Intervention de Maîtresse Gilda

Réunion du 31 octobre 2013 à 10h00
Commission spéciale pour l'examen de la proposition de loi renforçant la lutte contre le système prostitutionnel

Maîtresse Gilda, porte-parole du Syndicat du travail sexuel, STRASS :

Je voudrais compléter les propos de France Arnould sur la façon de déterminer qui est contrainte et qui est libre dans ce métier.

Selon moi, la question n'est absolument pas pertinente quand on évoque la pénalisation des clients des prostituées. Ce n'est pas en précarisant et en pénalisant les clients, donc en diminuant les ressources des personnes, qu'elles soient contraintes ou qu'elles soient libres, qu'on les aidera. C'est en leur donnant accès au droit pour qu'elles aient les moyens de se défendre.

Aujourd'hui, une grande partie des travailleuses du sexe, notamment les migrantes sans papiers, ne peuvent pas, n'osent pas, parce qu'elles ont peur, aller déposer plainte lorsqu'elles sont victimes d'agression, de vols ou en cas d'incidents ou d'abus policiers – dont nous avons régulièrement connaissance à la permanence du STRASS. Ces personnes-là ne savent pas qu'elles ont le droit de se défendre. Elles n'ont pas accès au droit. Ce n'est pas en pénalisant les clients, donc en aggravant la répression et en multipliant les interventions de la police sur les lieux de prostitution qu'on va les aider à se défendre contre les abus et les violences qu'elles subissent.

Je ne suis pas la seule à dire qu'en matière de prostitution, il faut se garder de tout amalgame. Dans le rapport de l'IGAS ou dans les recommandations du PNUD, on insiste sur le fait qu'il n'y a pas une prostitution, mais des prostitutions, et des réalités de terrain plurielles que les associations connaissent. On ne peut pas faire une politique fondée sur un seul aspect de la question, qu'il ne s'agit d'ailleurs pas de nier : de fait, l'exploitation et la traite existent.

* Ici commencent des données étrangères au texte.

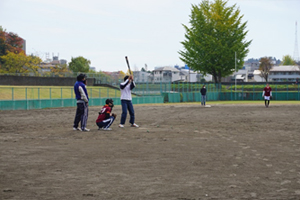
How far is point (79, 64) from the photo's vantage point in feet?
327

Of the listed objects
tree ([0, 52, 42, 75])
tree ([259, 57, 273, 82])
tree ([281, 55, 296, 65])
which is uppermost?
tree ([281, 55, 296, 65])

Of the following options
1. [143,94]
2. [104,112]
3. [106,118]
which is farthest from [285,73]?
[104,112]

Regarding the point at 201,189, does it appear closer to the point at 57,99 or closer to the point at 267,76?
the point at 57,99

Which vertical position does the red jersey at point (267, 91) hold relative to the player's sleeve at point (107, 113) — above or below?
above

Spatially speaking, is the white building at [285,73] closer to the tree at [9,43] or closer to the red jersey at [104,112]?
the tree at [9,43]

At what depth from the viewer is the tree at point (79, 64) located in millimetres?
99562

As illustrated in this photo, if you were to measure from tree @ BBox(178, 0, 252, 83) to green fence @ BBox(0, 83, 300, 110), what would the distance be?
4355 mm

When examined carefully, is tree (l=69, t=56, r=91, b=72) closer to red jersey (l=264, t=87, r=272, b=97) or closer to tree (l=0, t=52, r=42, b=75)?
tree (l=0, t=52, r=42, b=75)

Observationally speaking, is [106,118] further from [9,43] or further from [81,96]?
[9,43]

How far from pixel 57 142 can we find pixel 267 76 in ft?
407

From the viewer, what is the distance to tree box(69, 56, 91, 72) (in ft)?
327

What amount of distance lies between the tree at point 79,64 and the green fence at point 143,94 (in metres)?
45.5

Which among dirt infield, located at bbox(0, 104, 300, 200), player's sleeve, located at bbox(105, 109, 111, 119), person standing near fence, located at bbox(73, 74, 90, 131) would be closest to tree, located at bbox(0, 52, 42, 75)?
player's sleeve, located at bbox(105, 109, 111, 119)

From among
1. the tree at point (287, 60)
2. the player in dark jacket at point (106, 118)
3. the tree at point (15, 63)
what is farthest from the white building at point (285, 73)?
the player in dark jacket at point (106, 118)
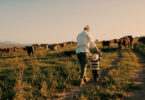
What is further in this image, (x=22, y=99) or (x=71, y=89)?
(x=71, y=89)

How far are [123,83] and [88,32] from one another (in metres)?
2.59

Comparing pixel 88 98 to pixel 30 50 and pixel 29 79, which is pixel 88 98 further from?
pixel 30 50

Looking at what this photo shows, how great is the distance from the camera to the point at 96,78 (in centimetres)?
619

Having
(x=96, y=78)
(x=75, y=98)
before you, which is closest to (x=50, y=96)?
(x=75, y=98)

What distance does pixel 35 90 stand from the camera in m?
5.15

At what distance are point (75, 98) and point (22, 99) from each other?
68.2 inches

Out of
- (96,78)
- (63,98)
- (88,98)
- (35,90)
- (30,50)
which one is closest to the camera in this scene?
(88,98)

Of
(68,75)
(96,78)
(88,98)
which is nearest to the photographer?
(88,98)

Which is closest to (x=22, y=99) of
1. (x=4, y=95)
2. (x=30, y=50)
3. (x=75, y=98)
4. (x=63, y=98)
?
(x=4, y=95)

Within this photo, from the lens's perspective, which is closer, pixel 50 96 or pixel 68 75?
pixel 50 96

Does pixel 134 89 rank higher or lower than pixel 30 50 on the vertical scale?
lower

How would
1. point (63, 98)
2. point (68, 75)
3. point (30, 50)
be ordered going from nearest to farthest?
point (63, 98), point (68, 75), point (30, 50)

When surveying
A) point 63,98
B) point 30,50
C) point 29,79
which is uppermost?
point 30,50

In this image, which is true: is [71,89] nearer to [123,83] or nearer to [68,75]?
[68,75]
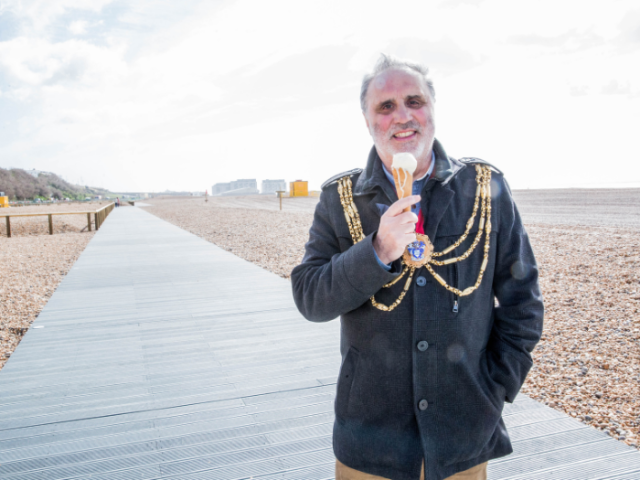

Le droit français comporte des armes pour lutter contre la traite, contre l'exploitation et contre le travail forcé. Mais ces armes, on ne les utilise pas. Plus généralement, le droit commun n'est pas appliqué dès lors qu'il s'agit de travailleurs et de travailleuses du sexe. France Arnould revendiquait un cadre légal. Pour moi, le droit commun est le minimum requis. Il ne faut pas s'appuyer sur des dispositions légales qui excluent du droit commun les travailleurs et les travailleuses du sexe, mais au contraire faire en sorte que le droit commun les protège.

J'entends très peu les partisans de la pénalisation et les abolitionnistes s'offusquer du fait que les ordonnances de 1960 – qui définissent les fléaux sociaux à combattre – soient toujours en vigueur concernant les prostituées. Dans cette liste, on trouvait l'alcoolisme, la prostitution, l'homosexualité et la tuberculose. L'homosexualité a été retirée de ce texte il y a quelques années ; la tuberculose aussi, je suppose ; mais pas la prostitution. Nous sommes toujours frappés du sceau de l'infamie, un peu comme sous l'Ancien régime, où l'on flétrissait les prostituées en les marquant à l'épaule d'une fleur de lys. La loi renforce ce stigmate. Et je n'entends personne, à part Les Amis du Bus des Femmes et les associations comme la nôtre, réclamer l'abrogation de cette disposition des ordonnances de 1960.